PROBLEM REQUIREMENTS:
Exactly reproduce the line containing "As illustrated here, in" and all later lines to the end of the entries, leaving the pictures out of your copy.

** start of GIVEN RECORDS **

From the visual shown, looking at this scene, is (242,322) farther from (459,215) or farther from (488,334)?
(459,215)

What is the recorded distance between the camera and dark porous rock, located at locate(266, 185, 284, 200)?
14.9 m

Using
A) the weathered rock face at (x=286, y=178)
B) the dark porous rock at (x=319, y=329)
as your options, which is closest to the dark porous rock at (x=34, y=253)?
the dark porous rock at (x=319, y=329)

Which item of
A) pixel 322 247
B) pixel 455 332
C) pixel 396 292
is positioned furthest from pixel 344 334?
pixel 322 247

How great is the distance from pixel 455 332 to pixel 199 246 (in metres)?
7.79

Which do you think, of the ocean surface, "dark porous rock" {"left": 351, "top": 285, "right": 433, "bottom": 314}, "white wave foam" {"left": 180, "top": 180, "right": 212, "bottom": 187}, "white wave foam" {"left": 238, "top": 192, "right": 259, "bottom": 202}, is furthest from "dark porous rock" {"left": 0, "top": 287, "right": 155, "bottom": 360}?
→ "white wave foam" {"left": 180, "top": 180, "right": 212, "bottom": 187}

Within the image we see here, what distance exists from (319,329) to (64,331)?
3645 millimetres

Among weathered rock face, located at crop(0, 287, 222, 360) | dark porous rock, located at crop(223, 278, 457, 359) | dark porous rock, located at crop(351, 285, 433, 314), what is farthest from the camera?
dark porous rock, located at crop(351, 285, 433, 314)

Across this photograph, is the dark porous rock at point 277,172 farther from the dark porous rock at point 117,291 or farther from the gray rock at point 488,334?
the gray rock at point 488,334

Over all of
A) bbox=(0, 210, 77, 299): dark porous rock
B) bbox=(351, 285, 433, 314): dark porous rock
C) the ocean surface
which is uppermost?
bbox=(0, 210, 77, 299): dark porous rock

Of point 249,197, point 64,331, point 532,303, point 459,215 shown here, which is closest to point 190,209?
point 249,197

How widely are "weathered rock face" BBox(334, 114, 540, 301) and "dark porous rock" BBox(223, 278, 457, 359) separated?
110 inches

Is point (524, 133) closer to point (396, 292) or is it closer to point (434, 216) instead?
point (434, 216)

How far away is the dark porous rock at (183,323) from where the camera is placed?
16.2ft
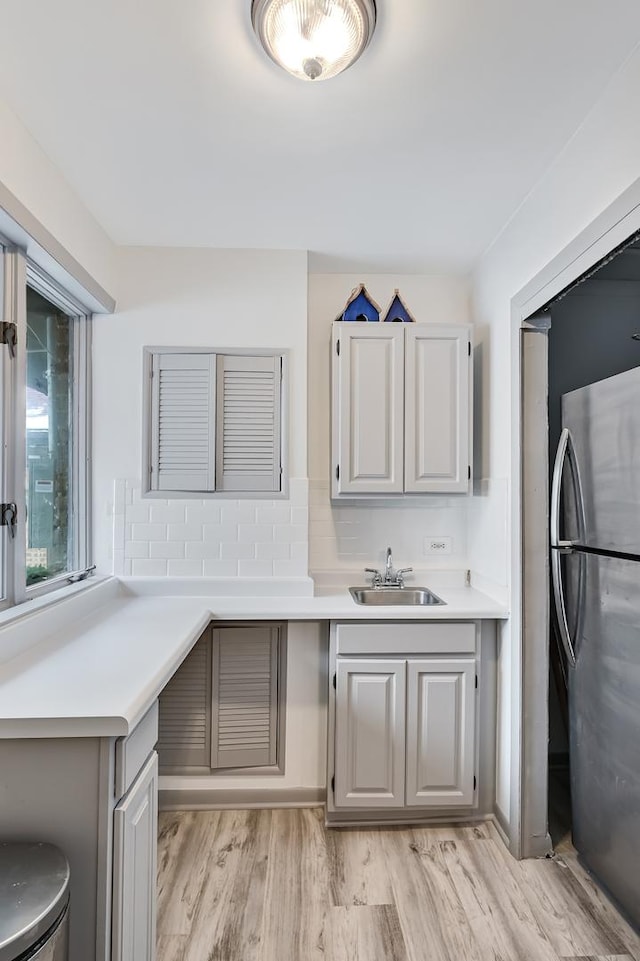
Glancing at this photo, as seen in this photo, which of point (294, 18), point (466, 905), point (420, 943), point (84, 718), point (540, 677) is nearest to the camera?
point (84, 718)

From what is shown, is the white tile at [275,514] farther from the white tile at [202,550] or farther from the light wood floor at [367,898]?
the light wood floor at [367,898]

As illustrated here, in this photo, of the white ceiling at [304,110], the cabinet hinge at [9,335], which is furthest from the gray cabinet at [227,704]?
the white ceiling at [304,110]

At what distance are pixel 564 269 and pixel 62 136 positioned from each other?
67.8 inches

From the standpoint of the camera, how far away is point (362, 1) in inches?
51.1

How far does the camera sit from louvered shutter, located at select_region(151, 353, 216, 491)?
2.72 m

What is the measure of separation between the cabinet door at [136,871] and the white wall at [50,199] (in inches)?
69.6

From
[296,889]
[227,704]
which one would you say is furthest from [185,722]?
[296,889]

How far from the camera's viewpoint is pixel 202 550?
273cm

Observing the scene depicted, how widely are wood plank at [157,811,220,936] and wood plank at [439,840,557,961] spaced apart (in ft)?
3.06

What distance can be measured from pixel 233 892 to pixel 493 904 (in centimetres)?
90

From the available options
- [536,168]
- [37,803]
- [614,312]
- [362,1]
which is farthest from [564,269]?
[37,803]

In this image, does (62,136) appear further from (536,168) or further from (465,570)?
(465,570)

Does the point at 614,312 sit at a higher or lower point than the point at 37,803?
higher

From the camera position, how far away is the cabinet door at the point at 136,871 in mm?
1228
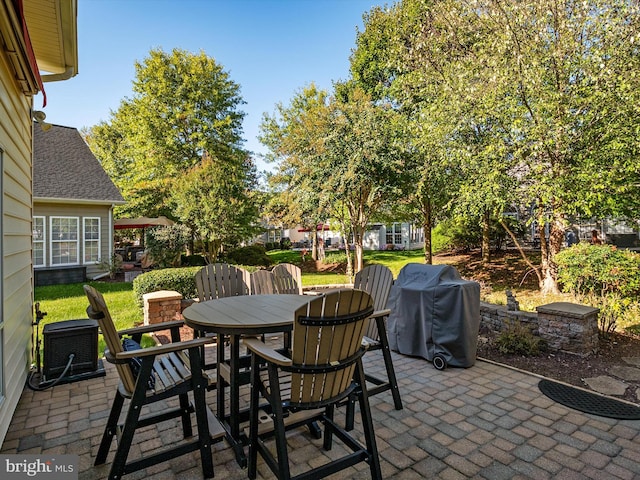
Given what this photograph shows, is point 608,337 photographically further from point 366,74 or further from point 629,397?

** end of GIVEN RECORDS **

TASK OUTPUT:
As illustrated here, in this photo, of the white ceiling at [304,110], the cabinet hinge at [9,335], which is furthest from the gray cabinet at [227,704]?
the white ceiling at [304,110]

At what distance are pixel 564 269 and pixel 62 136 positioned from each other?
67.8 inches

From the standpoint of the camera, how far away is point (362, 1) in inches?
51.1

How far does the camera sit from louvered shutter, located at select_region(151, 353, 216, 491)?
2.72 m

What is the measure of separation between the cabinet door at [136,871] and the white wall at [50,199] (in inches)?
69.6

From
[296,889]
[227,704]
which one would you say is furthest from [185,722]?
[296,889]

How far from the camera's viewpoint is pixel 202 550?
273cm

Observing the scene depicted, how widely are wood plank at [157,811,220,936] and wood plank at [439,840,557,961] spaced apart (in ft)?
3.06

What distance can be measured from pixel 233 892 to pixel 493 904 (in centimetres)?
90

From the available options
- [536,168]
- [37,803]
- [614,312]
- [362,1]
which is farthest from [564,269]?
[37,803]

In this image, does (62,136) appear further from (536,168) or further from (465,570)?
(465,570)

Does the point at 614,312 sit at a higher or lower point than the point at 37,803?
higher

From the camera position, how far away is the cabinet door at the point at 136,871 in mm?
1228
Given what this photograph shows, is point 608,337 photographically further from point 366,74 or further from point 629,397?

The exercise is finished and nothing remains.